ACTION ITEM >> Reproduce verbatim the portion of the text on cognitive decline at work, starting with "As an example" and going on through "fit this category.)".

TEXT BLOCK >>
______
What can be done when business and society marginalize those with cognitive decline?

Recently, the New York Times published a short opinion article by Wendy Mitchell, titled “I Had Alzheimer’s. But I Wasn’t Ready to Retire.” At age 58, after more than 20 years as an administrator for the British National Health Service (“a job I loved”), she realized she could no longer manage the tasks that had once been second nature to her. Mitchell held onto her job for eight months after telling her boss about her diagnosis, dependent on her teammates, who left sticky notes to remind her of critical tasks. Her article is a plea for employers everywhere to take similar measures for hundreds of thousands of other employees with cognitive decline. She laments that her boss never sent the message she longed to hear and felt she deserved: “Wendy, you have always been an asset to my department. Now it’s my turn to help you.”

In all the discussion about the inequities of our current economy and the need for business to play a stronger role, it is rare to hear suggestions this specific and powerful: Take responsibility for the well-being of employees whose performance declines. Yet I doubt very many business leaders will follow it, for it contradicts a core concept, typically unspoken but implicit in the actions of every high-performing enterprise. People’s intrinsic value must be tied to their productivity — or an enterprise cannot survive.

The intrinsic worth of human beings is a difficult topic to write about. Most of us share a deeply held belief that all people are worth something significant, simply by virtue of being human. Everyone has something to contribute. This is core to both religious and humanist traditions. Few people would want to inhabit a world like Westeros in “Game of Thrones,” where the value of every individual isn’t widely appreciated and life is often cheap.

But consider the subtle dilemma this creates in everyday business practice. When a business must seek competitive advantage to survive, it depends on increasingly high performance. It must weed out low performers. Indeed, that’s the implicit meaning of the common phrase, “Our employees are our greatest asset.” Only those who remain assets can be rewarded as employees.

I am not arguing that companies should give up this utilitarian concept of human capital. It is fundamental to business success. But I think the challenge this approach poses should be more openly discussed, particularly by leaders and management experts. If we want business to be accepted and trusted by society at large, then we need to recognize the limits of a high-performance enterprise, and think seriously about how to compensate.

As an example of the problem, let’s look more closely at early cognitive decline. The Alzheimer’s Association estimates that 15 to 20 percent of people over age 65 have some mild form of this condition, with symptoms such as diminished memory and thinking skills. It can afflict much younger people, too; the first recorded patient of Dr. Alois Alzheimer, who gave his name to the disease, started to show symptoms at age 46. Studies of psychological tests have found that, on average, memory and cognition loss accelerate after age 50. Some significant group of people is thus steadily losing performance acuity during their working lives. (Mitchell gathered statistics from the Alzheimer’s Society in the U.K. and the Mayo Clinic in the U.S. that estimate 240,000 people in those two countries alone fit this category.)
______
SOURCE MATERIAL >>
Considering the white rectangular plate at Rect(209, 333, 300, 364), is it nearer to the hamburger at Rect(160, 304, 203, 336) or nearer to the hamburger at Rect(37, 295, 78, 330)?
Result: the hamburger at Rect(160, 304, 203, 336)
______
RESPONSE TO THIS EXERCISE >>
As an example of the problem, let’s look more closely at early cognitive decline. The Alzheimer’s Association estimates that 15 to 20 percent of people over age 65 have some mild form of this condition, with symptoms such as diminished memory and thinking skills. It can afflict much younger people, too; the first recorded patient of Dr. Alois Alzheimer, who gave his name to the disease, started to show symptoms at age 46. Studies of psychological tests have found that, on average, memory and cognition loss accelerate after age 50. Some significant group of people is thus steadily losing performance acuity during their working lives. (Mitchell gathered statistics from the Alzheimer’s Society in the U.K. and the Mayo Clinic in the U.S. that estimate 240,000 people in those two countries alone fit this category.)